Jack TenneyExtra Point

by Jack Tenney, Publisher

February 2018

When my paternal grandfather courted the schoolteacher, he used his penknife to sharpen her pencils. He was a (maybe the) cashier for Traveler’s Insurance Co. He always kept his penknife razor sharp because that’s what one used to correct errors back in the days before Wite-Out. The offending digit could be shaved off the ledger page and replaced with a pen stroke.

Ah, a Valentine-connected extra point coming up?

Not really. It’s the insurance reference that’s got me grinding. You perhaps caught the headline on VTDigger in late December: “UVM hospital group moves offshore insurer to Vermont.”

It was an excellent piece but left me wondering how I might figure a way to have a taste of self-insurance benefit. As a lad, I humped an audit bag around the country in the employ of National Dairy Products Inc. That company placed all its insurance with one mutual insurance company, making it virtually self-insured.

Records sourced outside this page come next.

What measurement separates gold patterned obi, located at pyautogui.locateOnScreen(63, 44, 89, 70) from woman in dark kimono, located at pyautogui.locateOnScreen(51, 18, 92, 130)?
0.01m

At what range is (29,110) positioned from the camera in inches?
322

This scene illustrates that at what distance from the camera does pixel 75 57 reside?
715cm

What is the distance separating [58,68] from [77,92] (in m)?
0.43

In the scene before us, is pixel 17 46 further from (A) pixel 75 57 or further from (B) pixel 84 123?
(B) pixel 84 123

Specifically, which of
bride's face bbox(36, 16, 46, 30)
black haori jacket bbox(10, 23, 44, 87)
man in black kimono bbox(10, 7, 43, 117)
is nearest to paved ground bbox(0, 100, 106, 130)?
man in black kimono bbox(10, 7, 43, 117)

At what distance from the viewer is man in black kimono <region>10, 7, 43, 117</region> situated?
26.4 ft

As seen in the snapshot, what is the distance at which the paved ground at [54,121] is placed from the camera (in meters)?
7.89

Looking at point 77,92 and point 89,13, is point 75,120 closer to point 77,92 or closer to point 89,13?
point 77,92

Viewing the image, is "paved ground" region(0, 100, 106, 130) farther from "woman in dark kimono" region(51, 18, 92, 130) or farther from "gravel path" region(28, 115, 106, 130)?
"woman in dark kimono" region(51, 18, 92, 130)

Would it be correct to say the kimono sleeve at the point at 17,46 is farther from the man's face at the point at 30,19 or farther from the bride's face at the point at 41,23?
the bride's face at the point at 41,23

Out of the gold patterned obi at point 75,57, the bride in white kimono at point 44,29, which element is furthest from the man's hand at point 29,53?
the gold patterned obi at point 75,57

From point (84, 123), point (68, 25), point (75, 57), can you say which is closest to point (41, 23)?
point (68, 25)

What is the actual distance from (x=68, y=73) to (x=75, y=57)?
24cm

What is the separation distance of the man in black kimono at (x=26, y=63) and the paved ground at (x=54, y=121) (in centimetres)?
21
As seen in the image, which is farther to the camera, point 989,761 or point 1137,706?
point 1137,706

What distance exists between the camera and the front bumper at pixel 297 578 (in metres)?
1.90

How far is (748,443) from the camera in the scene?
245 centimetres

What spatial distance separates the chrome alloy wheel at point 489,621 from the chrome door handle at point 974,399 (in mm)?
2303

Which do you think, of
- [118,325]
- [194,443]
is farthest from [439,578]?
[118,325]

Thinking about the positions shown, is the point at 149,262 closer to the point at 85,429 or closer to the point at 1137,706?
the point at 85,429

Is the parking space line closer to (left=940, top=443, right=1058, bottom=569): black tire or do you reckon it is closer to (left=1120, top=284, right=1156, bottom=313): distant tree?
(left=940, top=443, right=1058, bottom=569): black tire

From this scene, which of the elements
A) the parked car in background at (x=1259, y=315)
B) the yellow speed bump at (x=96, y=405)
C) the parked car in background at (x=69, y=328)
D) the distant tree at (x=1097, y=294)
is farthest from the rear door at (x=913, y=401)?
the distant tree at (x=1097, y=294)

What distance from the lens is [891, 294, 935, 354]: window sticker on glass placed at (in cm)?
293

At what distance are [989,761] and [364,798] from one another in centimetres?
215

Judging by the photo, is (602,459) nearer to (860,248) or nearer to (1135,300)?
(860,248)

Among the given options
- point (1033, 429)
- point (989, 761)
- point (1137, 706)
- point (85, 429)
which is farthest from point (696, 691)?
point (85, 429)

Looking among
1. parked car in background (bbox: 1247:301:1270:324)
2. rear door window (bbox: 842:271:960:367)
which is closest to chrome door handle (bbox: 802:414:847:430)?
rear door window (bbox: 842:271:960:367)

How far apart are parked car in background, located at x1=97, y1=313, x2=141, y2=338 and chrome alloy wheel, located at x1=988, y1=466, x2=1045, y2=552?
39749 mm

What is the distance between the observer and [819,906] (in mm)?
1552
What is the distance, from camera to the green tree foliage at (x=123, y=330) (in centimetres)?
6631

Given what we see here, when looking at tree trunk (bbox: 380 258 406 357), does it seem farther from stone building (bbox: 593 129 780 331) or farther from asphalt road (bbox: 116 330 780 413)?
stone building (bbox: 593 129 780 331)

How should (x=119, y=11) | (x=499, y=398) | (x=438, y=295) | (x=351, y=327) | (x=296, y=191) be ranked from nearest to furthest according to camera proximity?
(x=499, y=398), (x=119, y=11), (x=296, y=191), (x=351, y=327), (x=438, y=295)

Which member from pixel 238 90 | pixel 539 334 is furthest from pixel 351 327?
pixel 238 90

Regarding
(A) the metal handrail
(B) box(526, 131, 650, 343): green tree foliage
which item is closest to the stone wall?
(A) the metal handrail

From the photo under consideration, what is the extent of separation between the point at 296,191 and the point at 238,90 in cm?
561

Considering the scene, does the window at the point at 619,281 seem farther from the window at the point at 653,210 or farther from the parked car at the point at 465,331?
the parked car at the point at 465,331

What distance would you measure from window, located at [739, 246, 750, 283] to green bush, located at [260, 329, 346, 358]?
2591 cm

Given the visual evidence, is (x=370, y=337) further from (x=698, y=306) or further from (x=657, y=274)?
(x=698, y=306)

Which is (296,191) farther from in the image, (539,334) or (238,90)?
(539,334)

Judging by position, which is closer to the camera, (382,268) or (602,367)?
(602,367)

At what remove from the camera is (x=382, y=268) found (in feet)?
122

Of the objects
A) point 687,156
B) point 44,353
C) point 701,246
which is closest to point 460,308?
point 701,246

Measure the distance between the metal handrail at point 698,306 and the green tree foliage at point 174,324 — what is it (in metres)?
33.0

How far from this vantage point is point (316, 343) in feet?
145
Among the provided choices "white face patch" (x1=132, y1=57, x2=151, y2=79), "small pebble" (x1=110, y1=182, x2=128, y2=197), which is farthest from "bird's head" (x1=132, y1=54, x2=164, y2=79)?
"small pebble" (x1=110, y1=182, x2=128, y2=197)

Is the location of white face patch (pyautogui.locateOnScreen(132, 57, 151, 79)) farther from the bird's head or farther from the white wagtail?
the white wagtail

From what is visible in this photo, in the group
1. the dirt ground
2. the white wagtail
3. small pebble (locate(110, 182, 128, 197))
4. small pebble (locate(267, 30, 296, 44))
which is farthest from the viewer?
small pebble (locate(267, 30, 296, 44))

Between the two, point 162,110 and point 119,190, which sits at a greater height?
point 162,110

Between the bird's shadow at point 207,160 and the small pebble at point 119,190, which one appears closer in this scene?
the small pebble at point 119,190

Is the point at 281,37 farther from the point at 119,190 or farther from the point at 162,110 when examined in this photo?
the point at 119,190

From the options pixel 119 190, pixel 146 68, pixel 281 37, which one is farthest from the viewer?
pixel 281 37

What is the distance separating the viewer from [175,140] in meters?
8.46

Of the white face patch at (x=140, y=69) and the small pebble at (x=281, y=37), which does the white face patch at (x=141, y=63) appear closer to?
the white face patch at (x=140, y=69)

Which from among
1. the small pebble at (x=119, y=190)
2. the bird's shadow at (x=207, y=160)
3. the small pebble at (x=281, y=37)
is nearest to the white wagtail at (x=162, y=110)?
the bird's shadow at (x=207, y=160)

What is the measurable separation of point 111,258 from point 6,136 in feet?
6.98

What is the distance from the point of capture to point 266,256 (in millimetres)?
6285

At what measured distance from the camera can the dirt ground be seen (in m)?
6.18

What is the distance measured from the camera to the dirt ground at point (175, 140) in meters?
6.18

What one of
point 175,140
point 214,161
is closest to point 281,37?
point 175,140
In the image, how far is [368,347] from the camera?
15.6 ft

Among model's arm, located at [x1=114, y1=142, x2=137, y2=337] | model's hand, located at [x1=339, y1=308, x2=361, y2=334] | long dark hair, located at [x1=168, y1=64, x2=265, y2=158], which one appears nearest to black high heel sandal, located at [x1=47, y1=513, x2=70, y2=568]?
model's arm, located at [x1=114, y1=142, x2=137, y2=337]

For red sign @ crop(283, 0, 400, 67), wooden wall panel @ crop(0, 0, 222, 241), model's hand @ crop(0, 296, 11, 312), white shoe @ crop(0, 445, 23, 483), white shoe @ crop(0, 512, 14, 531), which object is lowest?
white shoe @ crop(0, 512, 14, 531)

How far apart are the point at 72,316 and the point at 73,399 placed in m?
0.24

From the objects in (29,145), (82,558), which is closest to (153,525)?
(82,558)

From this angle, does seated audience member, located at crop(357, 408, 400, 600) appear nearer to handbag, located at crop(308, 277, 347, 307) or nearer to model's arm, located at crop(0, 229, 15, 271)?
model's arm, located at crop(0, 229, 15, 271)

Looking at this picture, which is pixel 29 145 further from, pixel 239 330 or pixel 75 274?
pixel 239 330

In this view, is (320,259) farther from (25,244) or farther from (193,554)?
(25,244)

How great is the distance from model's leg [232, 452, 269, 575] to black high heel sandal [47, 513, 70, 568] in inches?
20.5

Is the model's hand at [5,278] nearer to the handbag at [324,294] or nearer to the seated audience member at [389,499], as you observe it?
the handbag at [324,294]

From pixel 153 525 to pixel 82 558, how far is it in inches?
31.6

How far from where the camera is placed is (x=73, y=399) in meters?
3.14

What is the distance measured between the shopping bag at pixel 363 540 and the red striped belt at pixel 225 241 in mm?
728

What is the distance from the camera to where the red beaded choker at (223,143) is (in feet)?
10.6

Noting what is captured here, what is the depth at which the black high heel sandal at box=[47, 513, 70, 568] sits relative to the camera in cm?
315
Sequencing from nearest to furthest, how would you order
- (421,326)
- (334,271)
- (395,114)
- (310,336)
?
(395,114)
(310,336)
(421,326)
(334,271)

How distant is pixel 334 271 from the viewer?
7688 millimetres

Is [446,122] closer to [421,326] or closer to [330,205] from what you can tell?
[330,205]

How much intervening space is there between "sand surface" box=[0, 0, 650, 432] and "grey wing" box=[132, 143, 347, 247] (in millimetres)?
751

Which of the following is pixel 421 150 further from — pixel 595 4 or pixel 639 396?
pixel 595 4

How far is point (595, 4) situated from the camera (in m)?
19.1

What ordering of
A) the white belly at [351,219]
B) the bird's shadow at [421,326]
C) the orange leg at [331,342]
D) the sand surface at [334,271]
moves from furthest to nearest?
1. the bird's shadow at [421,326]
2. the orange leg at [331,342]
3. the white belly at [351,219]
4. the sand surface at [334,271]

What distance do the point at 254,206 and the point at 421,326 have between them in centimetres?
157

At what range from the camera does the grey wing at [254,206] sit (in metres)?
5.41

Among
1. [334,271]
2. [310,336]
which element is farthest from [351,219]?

When I worked there, it had a billion in sales, $40 million in profits after paying (or at least accruing) $40 million in taxes. Over the years, one of its subsidiaries towered over the other subs and the company became Kraftco, and then after a recent merger the name became Kraft-Heinz. I wondered if it still managed its insurance risks the same way.

Its most recent annual statement disclosed:

Insurance and Self-Insurance

We use a combination of insurance and self-insurance for a number of risks, including workers’ compensation, general liability, automobile liability, product liability, and our obligation for employee health care benefits. We estimate the liabilities associated with these risks by considering historical claims experience and other actuarial assumptions.

I self-insure all my deductibles, so why can’t I hold hands with a bunch of careful folks like myself and get paid for mitigating my risks as well as the insurance companies do? Working the scheme out on the back of an envelope, it goes something like this:

Along with 1,000 kindred spirits I pay a “capital premium” of $500 to my captive, “smartdrive inc.” Any time one of us backs into another shopper’s car at the grocery store, maybe 20 a year, our reserves get hit for $500 a ding or 10 grand. Of course, we throw those dudes out; they broke even so long as they had had only one claim. Then we invest our reserve of $490,000 in bitcoins and turn the captive into a tontine. Every time we need to cover someone’s deductible, we pay, but that person’s out. When the remaining self-insureds hits five, we split the pot.

I think that’s how self-insurance works.